EXERCISE INSTRUCTIONS:
Starting at the line that contains "What is the inter-object" and ending after the line that contains "3.29 meters", convert the records into a Markdown table with columns Row and Line. Give each non-blank line its own row, numbered in order, and leave out blank lines.

-- start RECORDS FOR THIS TASK --

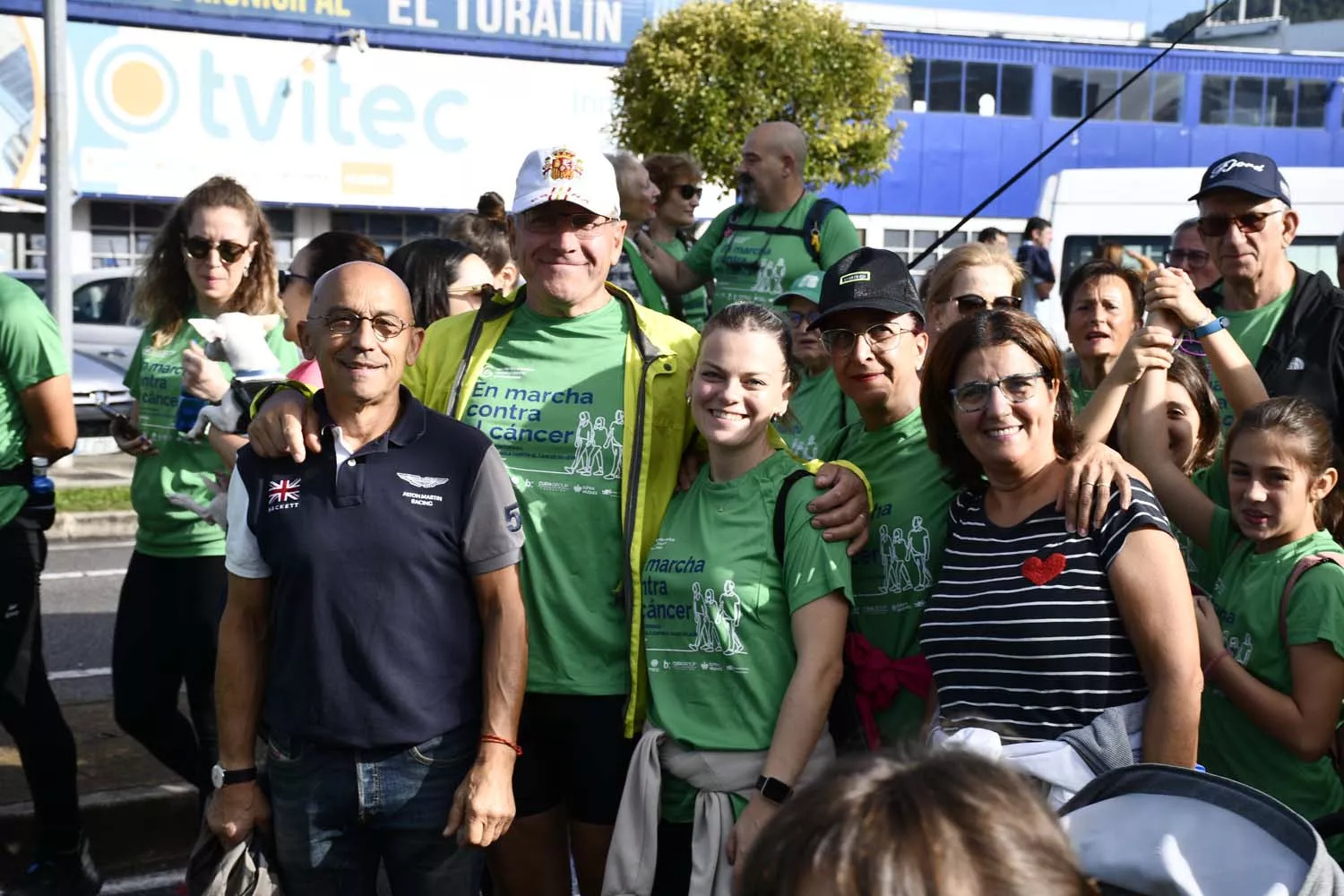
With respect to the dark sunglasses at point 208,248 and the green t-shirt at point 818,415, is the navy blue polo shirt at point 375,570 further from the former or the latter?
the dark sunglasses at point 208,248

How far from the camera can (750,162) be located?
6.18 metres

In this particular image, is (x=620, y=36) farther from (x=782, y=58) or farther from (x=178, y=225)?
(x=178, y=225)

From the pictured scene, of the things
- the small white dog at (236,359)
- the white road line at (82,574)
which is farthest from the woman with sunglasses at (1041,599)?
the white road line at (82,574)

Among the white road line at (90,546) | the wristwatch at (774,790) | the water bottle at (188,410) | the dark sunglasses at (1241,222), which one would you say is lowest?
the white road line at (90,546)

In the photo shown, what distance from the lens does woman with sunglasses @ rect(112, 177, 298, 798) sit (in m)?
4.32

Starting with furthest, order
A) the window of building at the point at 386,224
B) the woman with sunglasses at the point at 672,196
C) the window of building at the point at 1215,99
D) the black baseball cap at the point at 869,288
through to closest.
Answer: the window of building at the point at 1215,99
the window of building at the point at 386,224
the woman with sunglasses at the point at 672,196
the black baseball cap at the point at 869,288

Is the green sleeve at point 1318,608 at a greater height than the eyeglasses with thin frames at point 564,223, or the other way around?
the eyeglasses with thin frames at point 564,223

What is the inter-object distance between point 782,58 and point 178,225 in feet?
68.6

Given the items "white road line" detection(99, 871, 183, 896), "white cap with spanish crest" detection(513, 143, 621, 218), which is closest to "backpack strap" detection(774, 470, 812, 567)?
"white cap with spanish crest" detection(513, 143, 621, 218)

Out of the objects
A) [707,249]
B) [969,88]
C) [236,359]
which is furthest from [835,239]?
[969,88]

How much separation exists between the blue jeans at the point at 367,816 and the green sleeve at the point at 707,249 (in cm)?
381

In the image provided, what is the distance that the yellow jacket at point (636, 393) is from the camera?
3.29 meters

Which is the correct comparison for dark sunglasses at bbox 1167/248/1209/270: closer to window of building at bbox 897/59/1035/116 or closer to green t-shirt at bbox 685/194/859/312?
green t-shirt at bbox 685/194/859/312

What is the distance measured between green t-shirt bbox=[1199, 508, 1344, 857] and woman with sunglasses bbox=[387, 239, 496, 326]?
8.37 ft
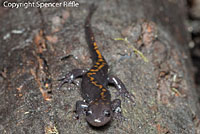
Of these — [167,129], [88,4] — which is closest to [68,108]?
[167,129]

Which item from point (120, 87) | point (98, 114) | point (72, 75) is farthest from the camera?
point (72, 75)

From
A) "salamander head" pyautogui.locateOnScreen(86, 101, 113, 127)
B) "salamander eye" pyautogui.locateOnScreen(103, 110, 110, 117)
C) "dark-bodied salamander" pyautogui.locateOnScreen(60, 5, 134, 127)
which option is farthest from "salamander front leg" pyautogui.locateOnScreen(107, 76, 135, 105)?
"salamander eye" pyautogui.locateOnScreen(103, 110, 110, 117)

-- end RECORDS FOR THIS TASK --

FINAL ANSWER:
| Row | Line |
|---|---|
| 1 | What is the inter-object distance between point 782,58 and point 178,225 in feet? |
| 2 | 68.6 |
| 3 | Given the items "white road line" detection(99, 871, 183, 896), "white cap with spanish crest" detection(513, 143, 621, 218), which is closest to "backpack strap" detection(774, 470, 812, 567)? |
| 4 | "white cap with spanish crest" detection(513, 143, 621, 218) |
| 5 | Out of the objects |
| 6 | A) [707,249] |
| 7 | B) [969,88] |
| 8 | C) [236,359] |
| 9 | which is furthest from [835,239]? |
| 10 | [969,88] |
| 11 | How much separation exists between the blue jeans at the point at 367,816 and the green sleeve at the point at 707,249 (in cm)? |
| 12 | 381 |
| 13 | In the image provided, what is the distance that the yellow jacket at point (636, 393) is from the camera? |
| 14 | 3.29 meters |